Faire de l’exercice au bon moment

Que vous ayez un poste de jour ou un travail de nuit, l’activité physique est essentielle pour votre santé. Elle doit faire partie de votre routine quotidienne pour rester en forme, et vous aider à régler votre rythme circadien.

Faites votre séance de sport avant d’aller au travail, et non pas au retour. En effet, le sport rebooste votre niveau d’énergie et pourrait vous empêcher de trouver le sommeil si vous le faites le matin après le travail.

Simuler le jour lorsque l’on doit rester éveillé et la nuit lorsque l’on doit dormir

La lumière est le plus puissant synchronisateur de votre horloge biologique. Dans l’obscurité, l’hormone du sommeil, la mélatonine, est produite.

Pour trouver le sommeil, vous aurez donc besoin de plonger votre chambre dans le noir, voire d’utiliser un masque de sommeil. Portez de verres fumés le matin, en rentrant du travail, pour favoriser l’endormissement dès que vous arrivez à la maison.

Pour améliorer le bien-être au travail, chaque détail compte : le niveau de luminosité doit être élevé, et simuler celle du jour. Dès lors, exposez-vous à la lumière vive lors de la période de travail, surtout en première moitié de nuit.

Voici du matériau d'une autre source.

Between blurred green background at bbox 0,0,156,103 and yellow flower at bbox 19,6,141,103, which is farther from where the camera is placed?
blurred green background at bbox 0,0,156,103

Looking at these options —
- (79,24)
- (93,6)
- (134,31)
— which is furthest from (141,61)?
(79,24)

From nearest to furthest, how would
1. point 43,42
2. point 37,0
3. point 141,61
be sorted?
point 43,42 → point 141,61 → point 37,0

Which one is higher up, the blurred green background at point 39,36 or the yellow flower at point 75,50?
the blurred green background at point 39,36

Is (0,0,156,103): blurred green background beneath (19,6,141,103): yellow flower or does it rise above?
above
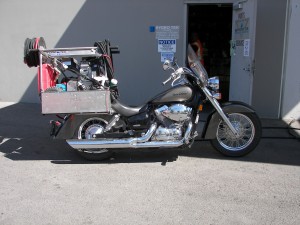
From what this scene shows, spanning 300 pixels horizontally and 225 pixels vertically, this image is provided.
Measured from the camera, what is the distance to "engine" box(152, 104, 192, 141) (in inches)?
204

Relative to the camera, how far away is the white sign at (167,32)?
27.7ft

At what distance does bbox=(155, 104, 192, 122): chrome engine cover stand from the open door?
238 cm

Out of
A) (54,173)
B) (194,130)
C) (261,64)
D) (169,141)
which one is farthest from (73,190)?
(261,64)

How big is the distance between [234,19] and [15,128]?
481 centimetres

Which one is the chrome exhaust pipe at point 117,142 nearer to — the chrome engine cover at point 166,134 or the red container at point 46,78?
the chrome engine cover at point 166,134

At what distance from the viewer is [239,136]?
543 centimetres

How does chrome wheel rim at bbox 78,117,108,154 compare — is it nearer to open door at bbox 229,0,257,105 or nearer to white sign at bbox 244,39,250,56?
open door at bbox 229,0,257,105

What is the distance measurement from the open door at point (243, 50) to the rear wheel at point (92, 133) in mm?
3103

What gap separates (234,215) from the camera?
390 centimetres

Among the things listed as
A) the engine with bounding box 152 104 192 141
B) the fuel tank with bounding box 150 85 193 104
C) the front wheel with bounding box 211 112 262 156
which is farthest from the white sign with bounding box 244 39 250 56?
the engine with bounding box 152 104 192 141

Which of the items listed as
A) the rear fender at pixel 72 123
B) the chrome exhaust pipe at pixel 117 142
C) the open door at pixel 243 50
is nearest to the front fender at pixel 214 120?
the chrome exhaust pipe at pixel 117 142

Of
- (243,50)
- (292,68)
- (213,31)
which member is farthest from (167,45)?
(213,31)

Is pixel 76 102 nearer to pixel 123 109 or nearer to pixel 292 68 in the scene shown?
pixel 123 109

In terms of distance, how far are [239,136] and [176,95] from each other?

Vous pouvez également réaliser des séances de luminothérapie avant le travail, pour améliorer votre vigilance.

Manger les bons aliments

Pour régler votre horloge biologique, l’heure des repas est également importante. Prenez vos deux plus gros repas au lever et en milieu de nuit, et gardez le repas le plus léger pour le matin, avant d’aller vous coucher.

Vous pouvez instaurer un en-cas riche en protéines afin de limiter la somnolence en seconde partie de nuit.

Les règles à suivre sont les même que pour un poste de jour : veillez à préparer des repas équilibrés, riches en fruits et légumes, qui vous donnent de l’énergie et vous garderont en bonne santé. Les superaliments tels que les graines de chia, les amandes ou encore, les baies de goji, le curcuma devront trouver une place quotidienne dans vos assiettes.

Évitez les excitants en deuxième moitié de nuit (thé, café, soda) qui retarderont l’endormissement. Eloignez également les aliments très épicés, car les travailleurs de nuits sont plus sujets aux problèmes gastriques comme le reflux acide.

FAQ

Quelles sont les durées maximales du travail de nuit ?

La durée quotidienne de travail de nuit ne peut pas dépasser 8 heures de travail de suite. Au cours d’un poste de nuit d’une durée égale ou supérieure à 6 heures, le travailleur de nuit doit bénéficier d’un temps de pause au moins égal à 30 minutes, lui permettant de se détendre ou de se restaurer. 

Est-ce que le travail de nuit est considéré comme un travail pénible ?

Oui, le travail de nuit est un facteur de pénibilité pris en compte dans le cadre du compte professionnel de prévention des salariés.